One way to address this is to use a histogram as a legend on your map. The histogram then provides you with a way of showing raw counts of equal weights while the map allows you to provide the spatial context of the values.

If you know how to make a choropleth already and just want the to know how to add the histogram, scroll to the bottom. Otherwise, we’re going to make the map above from scratch.

1. Get, load, and prep the data

You can download the drug deaths data from the CDC blog post here. We will need two shape files — the 2013 county CB shape file and the 2013 state CB shape file.

## Download the drug death data from:
## https://blogs.cdc.gov/nchs-data-visualization/drug-poisoning-mortality/
## 
## Download the 2013 CB shapefiles (500k will do) for counties and states:
## https://www.census.gov/geo/maps-data/data/cbf/cbf_counties.html
## https://www.census.gov/geo/maps-data/data/cbf/cbf_state.html

## Imports ----
library(tidyverse)
library(broom)
library(rgdal)
library(viridis)
library(grid)

++++++++

PROBLEM REQUIREMENTS
Answer these questions about the text on histogram legends for maps:
1. What does the text suggest using as a legend on the map?
2. Where can the drug deaths data be downloaded?
3. Which two shape files are needed?

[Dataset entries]

++++++++

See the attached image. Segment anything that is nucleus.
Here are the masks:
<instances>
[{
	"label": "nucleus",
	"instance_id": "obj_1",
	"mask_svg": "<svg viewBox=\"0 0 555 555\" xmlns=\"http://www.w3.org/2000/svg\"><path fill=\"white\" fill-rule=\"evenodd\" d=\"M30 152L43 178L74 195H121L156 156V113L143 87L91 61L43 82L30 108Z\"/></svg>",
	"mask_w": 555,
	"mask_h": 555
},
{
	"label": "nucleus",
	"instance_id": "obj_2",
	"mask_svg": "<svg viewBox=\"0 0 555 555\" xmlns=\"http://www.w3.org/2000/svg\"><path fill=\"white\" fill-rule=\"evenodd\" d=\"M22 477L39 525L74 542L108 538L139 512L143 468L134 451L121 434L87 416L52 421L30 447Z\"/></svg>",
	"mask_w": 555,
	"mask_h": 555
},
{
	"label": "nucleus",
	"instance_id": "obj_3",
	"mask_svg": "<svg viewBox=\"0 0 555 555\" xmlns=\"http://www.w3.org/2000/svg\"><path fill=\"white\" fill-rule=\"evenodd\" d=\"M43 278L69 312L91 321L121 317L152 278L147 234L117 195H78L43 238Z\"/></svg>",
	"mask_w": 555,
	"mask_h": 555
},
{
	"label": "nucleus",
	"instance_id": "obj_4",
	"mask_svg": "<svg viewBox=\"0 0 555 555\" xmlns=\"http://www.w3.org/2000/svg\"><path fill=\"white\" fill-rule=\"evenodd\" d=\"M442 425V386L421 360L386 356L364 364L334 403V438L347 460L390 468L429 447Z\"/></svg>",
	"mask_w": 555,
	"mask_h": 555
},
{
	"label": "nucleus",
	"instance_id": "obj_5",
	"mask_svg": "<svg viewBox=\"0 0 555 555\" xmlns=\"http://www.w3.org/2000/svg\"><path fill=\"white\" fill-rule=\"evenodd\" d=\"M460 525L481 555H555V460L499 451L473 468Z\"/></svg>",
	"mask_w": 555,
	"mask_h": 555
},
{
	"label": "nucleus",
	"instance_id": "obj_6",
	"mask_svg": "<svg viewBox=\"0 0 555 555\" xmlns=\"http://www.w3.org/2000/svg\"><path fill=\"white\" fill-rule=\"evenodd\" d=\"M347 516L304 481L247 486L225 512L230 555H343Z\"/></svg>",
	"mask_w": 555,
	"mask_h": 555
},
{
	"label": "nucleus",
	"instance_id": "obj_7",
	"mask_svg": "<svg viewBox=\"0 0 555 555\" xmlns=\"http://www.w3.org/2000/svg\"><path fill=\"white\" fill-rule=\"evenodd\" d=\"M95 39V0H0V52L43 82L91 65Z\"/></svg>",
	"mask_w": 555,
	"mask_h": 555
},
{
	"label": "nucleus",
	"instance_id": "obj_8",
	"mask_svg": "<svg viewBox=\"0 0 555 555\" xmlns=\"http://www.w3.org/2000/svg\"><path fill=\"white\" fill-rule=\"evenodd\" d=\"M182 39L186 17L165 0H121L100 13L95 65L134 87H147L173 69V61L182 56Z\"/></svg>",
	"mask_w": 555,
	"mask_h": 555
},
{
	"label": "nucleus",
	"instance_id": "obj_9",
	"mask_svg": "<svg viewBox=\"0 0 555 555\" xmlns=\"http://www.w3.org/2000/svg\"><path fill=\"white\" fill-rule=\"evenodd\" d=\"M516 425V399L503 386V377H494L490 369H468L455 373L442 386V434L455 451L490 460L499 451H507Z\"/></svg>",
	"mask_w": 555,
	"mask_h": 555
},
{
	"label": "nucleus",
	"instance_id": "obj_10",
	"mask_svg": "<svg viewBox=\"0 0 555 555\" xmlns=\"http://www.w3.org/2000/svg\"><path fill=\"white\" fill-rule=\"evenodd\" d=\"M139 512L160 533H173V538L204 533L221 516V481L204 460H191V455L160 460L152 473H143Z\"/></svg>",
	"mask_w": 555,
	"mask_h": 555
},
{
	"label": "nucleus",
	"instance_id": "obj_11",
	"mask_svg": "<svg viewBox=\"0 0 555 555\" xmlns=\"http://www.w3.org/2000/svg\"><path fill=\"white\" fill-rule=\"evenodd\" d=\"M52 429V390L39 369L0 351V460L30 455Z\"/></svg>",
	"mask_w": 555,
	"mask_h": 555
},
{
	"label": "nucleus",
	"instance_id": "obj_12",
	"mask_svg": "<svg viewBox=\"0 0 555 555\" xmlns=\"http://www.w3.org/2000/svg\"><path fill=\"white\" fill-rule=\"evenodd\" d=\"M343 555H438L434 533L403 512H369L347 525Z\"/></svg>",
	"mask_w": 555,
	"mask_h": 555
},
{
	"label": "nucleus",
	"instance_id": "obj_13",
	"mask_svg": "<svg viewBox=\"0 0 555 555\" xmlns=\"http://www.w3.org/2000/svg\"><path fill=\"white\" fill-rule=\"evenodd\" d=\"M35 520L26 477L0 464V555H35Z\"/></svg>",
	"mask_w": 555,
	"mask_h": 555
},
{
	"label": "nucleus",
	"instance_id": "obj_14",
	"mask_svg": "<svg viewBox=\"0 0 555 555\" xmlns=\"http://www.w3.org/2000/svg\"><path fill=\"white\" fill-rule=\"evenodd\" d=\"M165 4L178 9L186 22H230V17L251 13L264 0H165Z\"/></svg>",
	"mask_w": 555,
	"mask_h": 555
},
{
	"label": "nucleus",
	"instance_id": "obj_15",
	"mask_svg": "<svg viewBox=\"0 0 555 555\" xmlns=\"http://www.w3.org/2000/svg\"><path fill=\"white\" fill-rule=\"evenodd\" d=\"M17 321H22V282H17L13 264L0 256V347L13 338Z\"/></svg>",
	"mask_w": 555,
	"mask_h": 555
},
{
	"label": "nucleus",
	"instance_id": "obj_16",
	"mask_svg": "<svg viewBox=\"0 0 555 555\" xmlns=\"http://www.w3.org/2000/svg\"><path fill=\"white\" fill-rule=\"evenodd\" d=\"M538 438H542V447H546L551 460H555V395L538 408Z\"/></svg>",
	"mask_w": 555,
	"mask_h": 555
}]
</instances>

++++++++

EXPECTED ANSWER
1. A histogram.
2. From the CDC blog post.
3. The 2013 county CB shape file and the 2013 state CB shape file.